I found it for her. "Maybe you ought to wash your face," I said. "When Ned finds him, he will get the tooth back."

"It aint the tooth," she said. "I'm going to buy Minnie another tooth. It's that ... He never had no chance. He . . . Did you promise your mother you wouldn't never take things too?"

"You dont have to promise anybody that," I said. "You dont take things."

"But you would have promised, if she had asked you?"

"She wouldn't ask me," I said. "You dont take things."

"Yes," she said. She said: "I aint going to stay in Memphis. I talked to Sam at the depot this morning and he says that's a good idea too. He can find me a job in Chattanooga or somewhere. But you'll still be in Jefferson, so maybe I could write you a post card where I'm at and then if you took a notion—"

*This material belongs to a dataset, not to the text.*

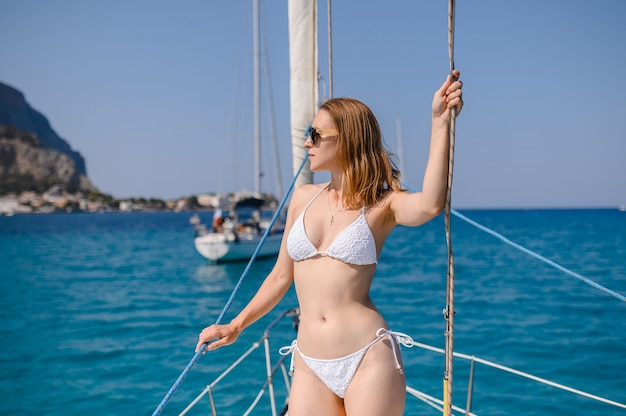 Young girl in a swimsuit on a luxury yacht summer vacation at sea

"Yes," I said. "I'll write to you. Come on. They're still eating breakfast."

"There's something about me you dont know. You couldn't even guess it."

"I know it," I said. "It's Everbe Corinthia. I been calling you that two or three days now. That's right. It was Otis. But I wont tell anybody. But I dont see why."

"Why? A old-timey countrified name like that? Can you imagine anybody in Reba's saying, Send up Everbe Corinthia? They would be ashamed. They would die laughing. So I thought of changing it to Yvonne or Billie or Ken. But Reba said Corrie would do."

"Shucks," I said.

"You mean, it's all right? You say it." I said it. She listened. Then she kept on listening, exactly as you wait for an echo. "Yes," she said. "That's what it can be now."

"Then come on and eat breakfast," I said. "Ned's waiting for me and I got to go." But Boon came in first.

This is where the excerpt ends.